§ Sağlanan metin:
———
Bir lokantada yemek sonrası sigaraların söndürüldüğü yeri sosyal medyada görünce uzun süre anlayamadım. Fotoğrafı da özellikle sayfamızı kirletmemek için koymadım. İnsan tok olunca kudururmuş ve nimeti de pisletirmiş. Bir tabaktaki lavaşların üzerinde ona yakın söndürülmüş sigara izmariti vardı. Ayrıca pis, kullanılmış bir iki plastik kaşık, çatal. İnanamadım. Öyle kötü bir manzara ki, ne desem boş. Yerde ekmek parçasını görünce, alıp yüksekçe bir yerlere kuşlara nimet olarak koyan bir milletten bu günlere mi geldik? Tabii hangi millet bunu yapar onu da bilmiyorum ama şimdi ırkçılık da yapmak istemem. Ancak bu hiçbir insana yakışmaz. Bize asla yakışmaz. Bu tarz insanlara ne söylesen boş. Bunlardan ne köy olur ne kasaba. Hatta bunlar potansiyel suç makinası. Mide bulandırıcı ve tiksindirici. Üstelik bunlar toplu yerlerde dolaşıyor ve etrafı bu şekilde kirletebiliyorsa daha neler yapabilirler bir düşünün. Aslan yattığı yerden belli olur diye boşuna denmemiş.
———
§ Yazılı alıştırma A:
Aşağıdaki listede "event" dizesini içeren bütün satırları sıralayınız. Büyük ve küçük harf ayrımı dikkate alınmalıdır.

§ Çıkarılan bilgiler:
———
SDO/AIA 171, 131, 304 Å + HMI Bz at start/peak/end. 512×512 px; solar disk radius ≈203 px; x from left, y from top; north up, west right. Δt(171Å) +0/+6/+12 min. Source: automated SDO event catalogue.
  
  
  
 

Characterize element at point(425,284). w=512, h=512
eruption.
———
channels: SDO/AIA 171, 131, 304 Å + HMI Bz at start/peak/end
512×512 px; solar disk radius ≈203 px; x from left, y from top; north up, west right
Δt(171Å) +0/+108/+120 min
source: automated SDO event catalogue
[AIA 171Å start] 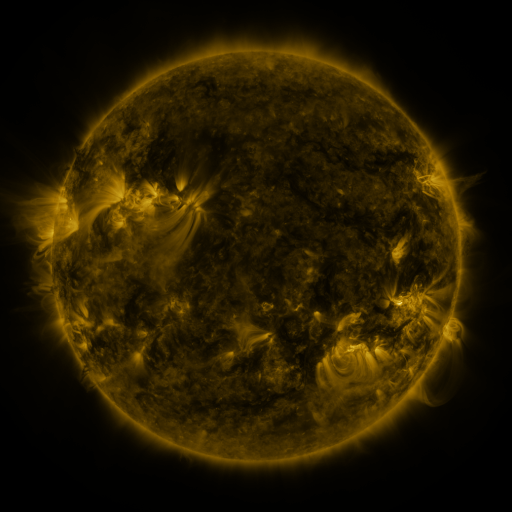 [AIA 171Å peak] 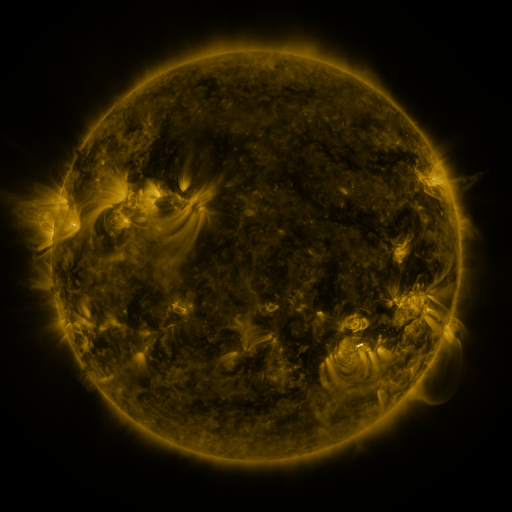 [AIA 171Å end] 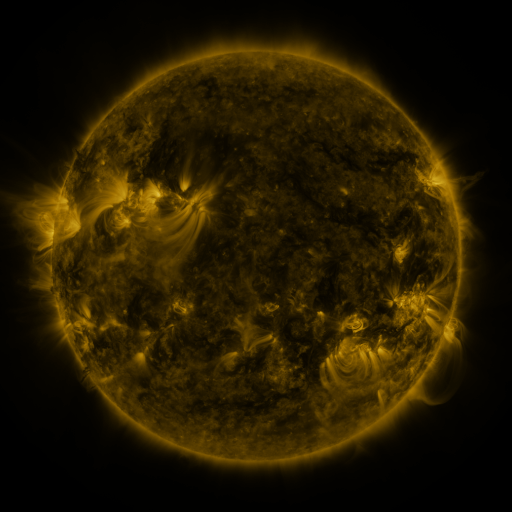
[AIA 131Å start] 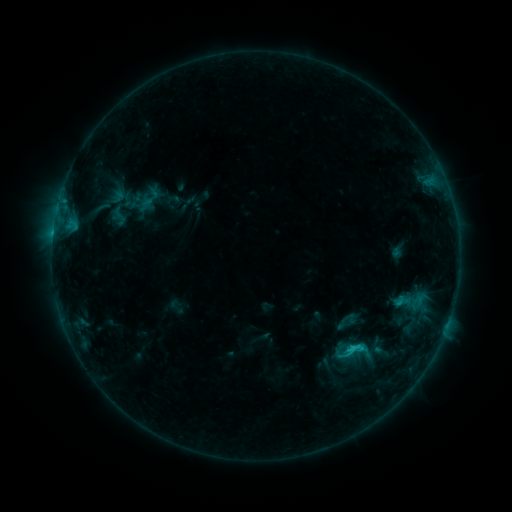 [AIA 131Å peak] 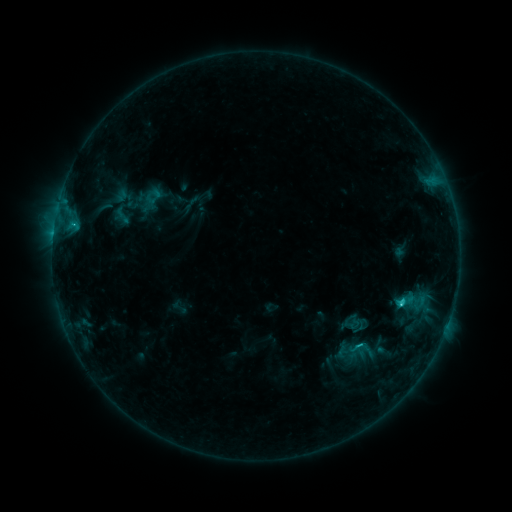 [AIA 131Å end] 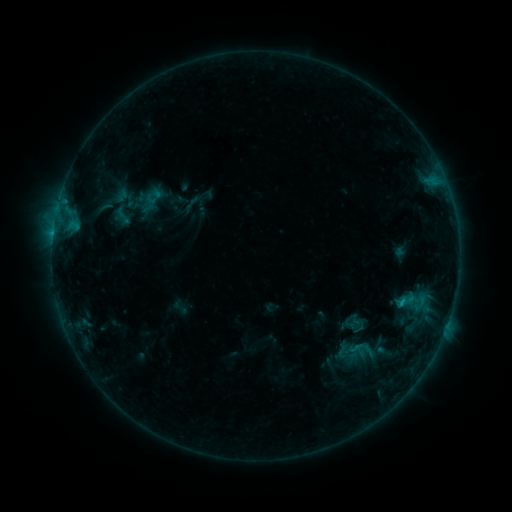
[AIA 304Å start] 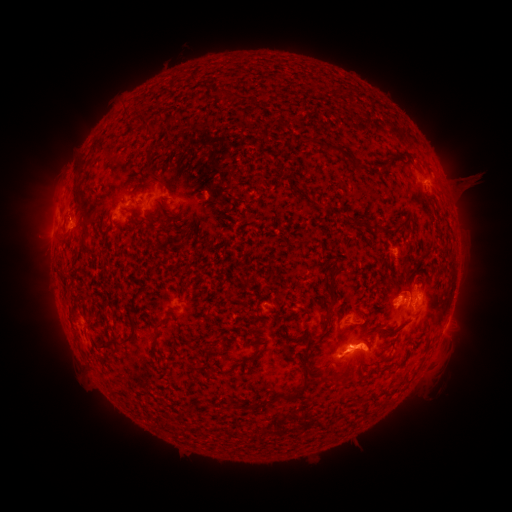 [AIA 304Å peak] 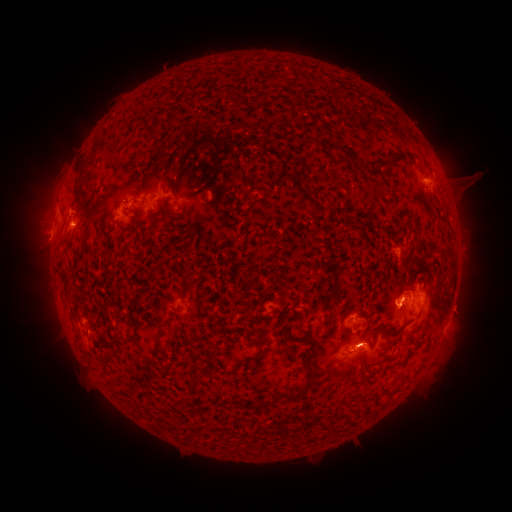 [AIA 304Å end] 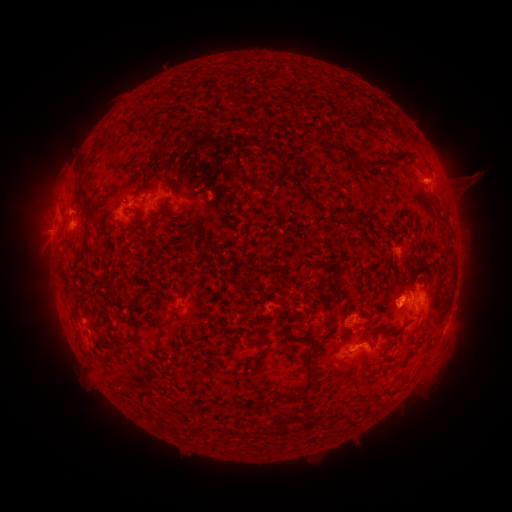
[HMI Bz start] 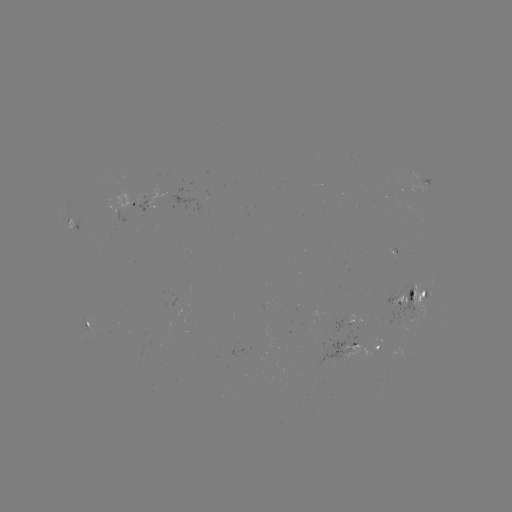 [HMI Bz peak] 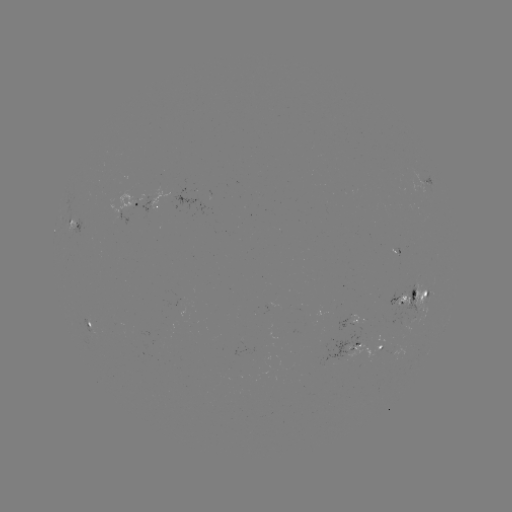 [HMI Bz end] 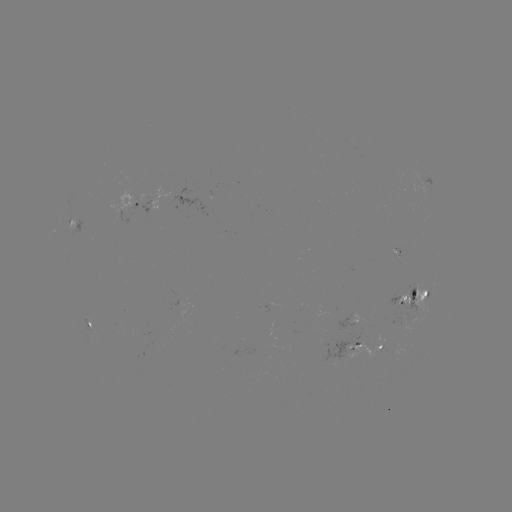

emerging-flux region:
———
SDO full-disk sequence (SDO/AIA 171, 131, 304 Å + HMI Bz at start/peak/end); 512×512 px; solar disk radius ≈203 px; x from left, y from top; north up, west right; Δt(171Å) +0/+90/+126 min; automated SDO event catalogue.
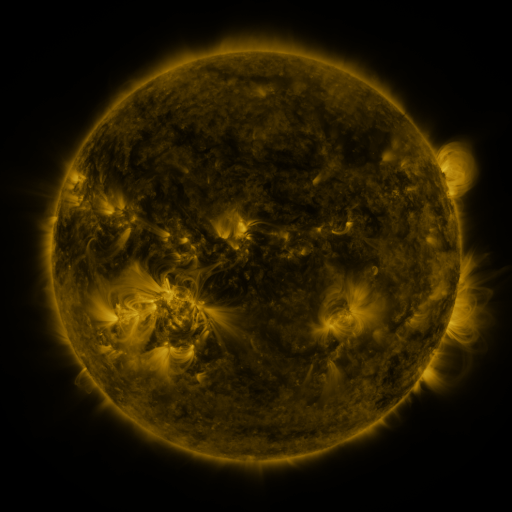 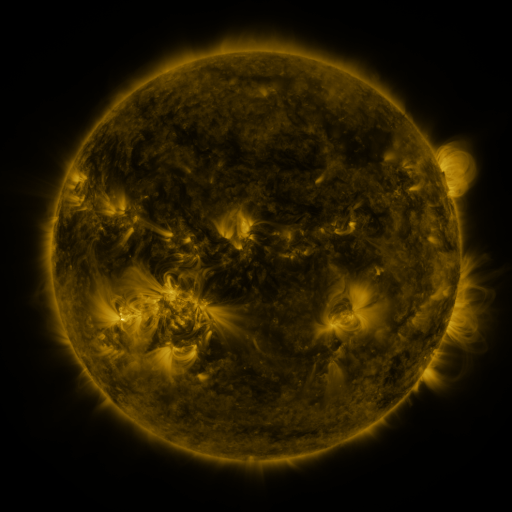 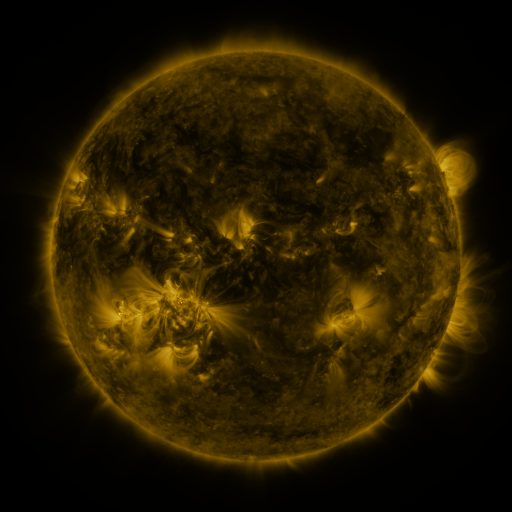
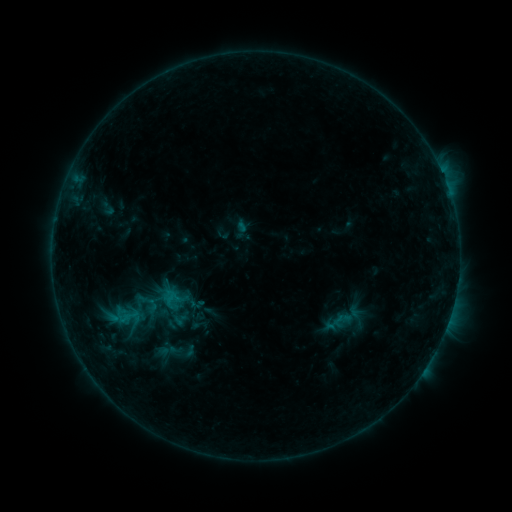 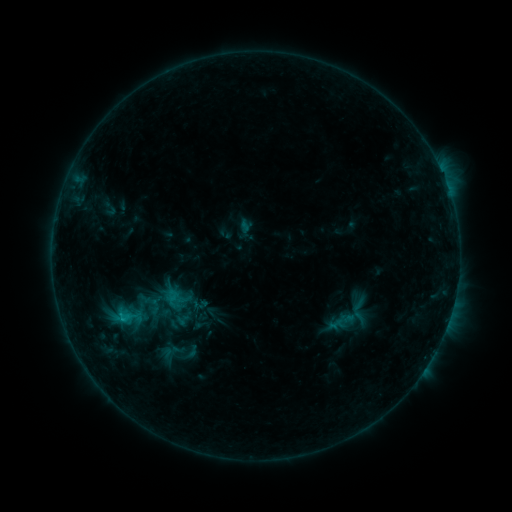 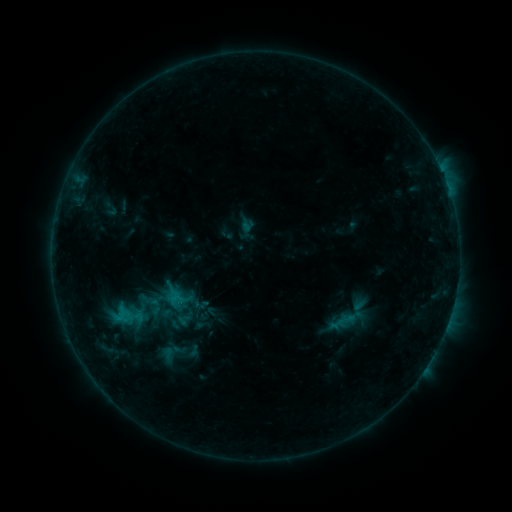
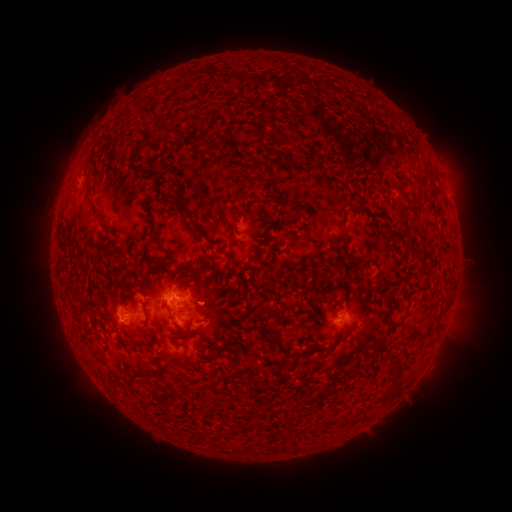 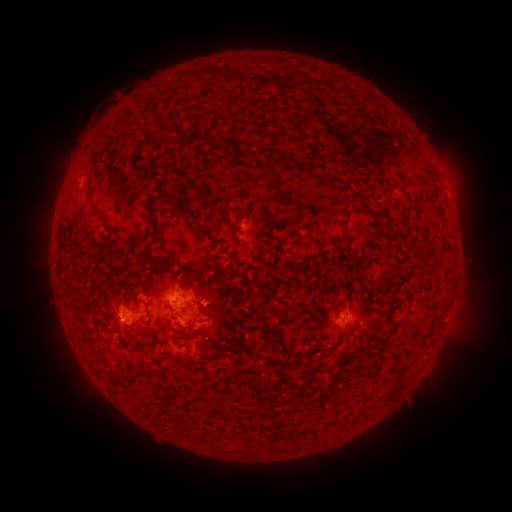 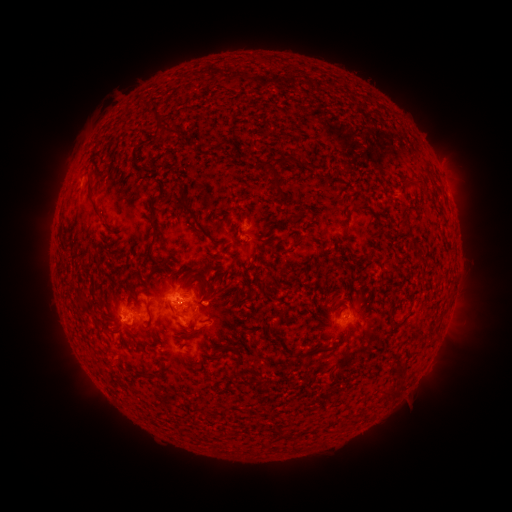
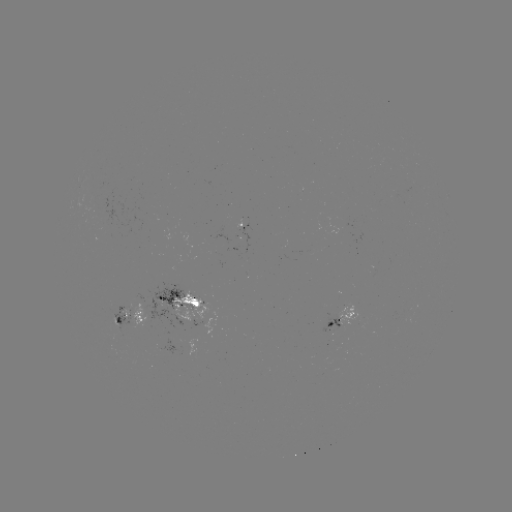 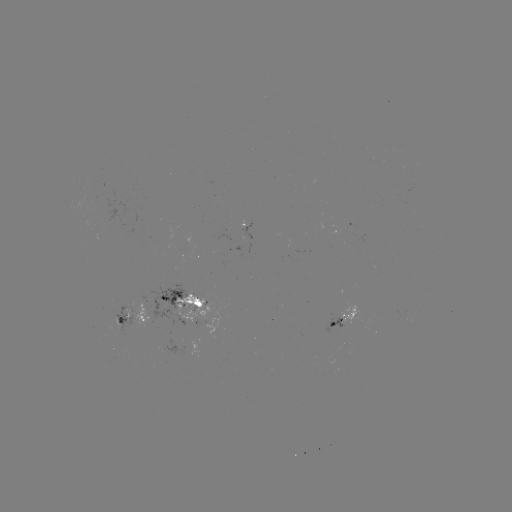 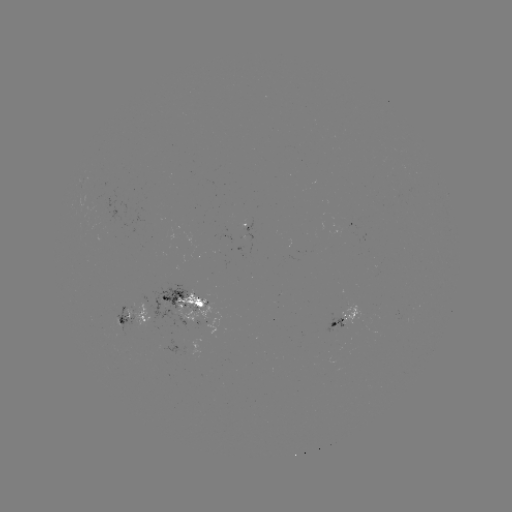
———
§ Yazılı alıştırma B:
Yukarıdaki metne göre şu soruları cevaplayınız:
(i) Yazar, fotoğrafı hangi amaçla koymadığını belirtmektedir?
(ii) Tabaktaki lavaşların üzerinde yaklaşık kaç sigara izmariti bulunduğu belirtilmektedir?
(iii) Metnin son cümlesinde hangi söz anılmaktadır?

§ Tam cevap A:
SDO/AIA 171, 131, 304 Å + HMI Bz at start/peak/end. 512×512 px; solar disk radius ≈203 px; x from left, y from top; north up, west right. Δt(171Å) +0/+6/+12 min. Source: automated SDO event catalogue.
source: automated SDO event catalogue
SDO full-disk sequence (SDO/AIA 171, 131, 304 Å + HMI Bz at start/peak/end); 512×512 px; solar disk radius ≈203 px; x from left, y from top; north up, west right; Δt(171Å) +0/+90/+126 min; automated SDO event catalogue.

§ Tam cevap B:
(i) Sayfayı kirletmemek için.
(ii) Ona yakın.
(iii) "Aslan yattığı yerden belli olur."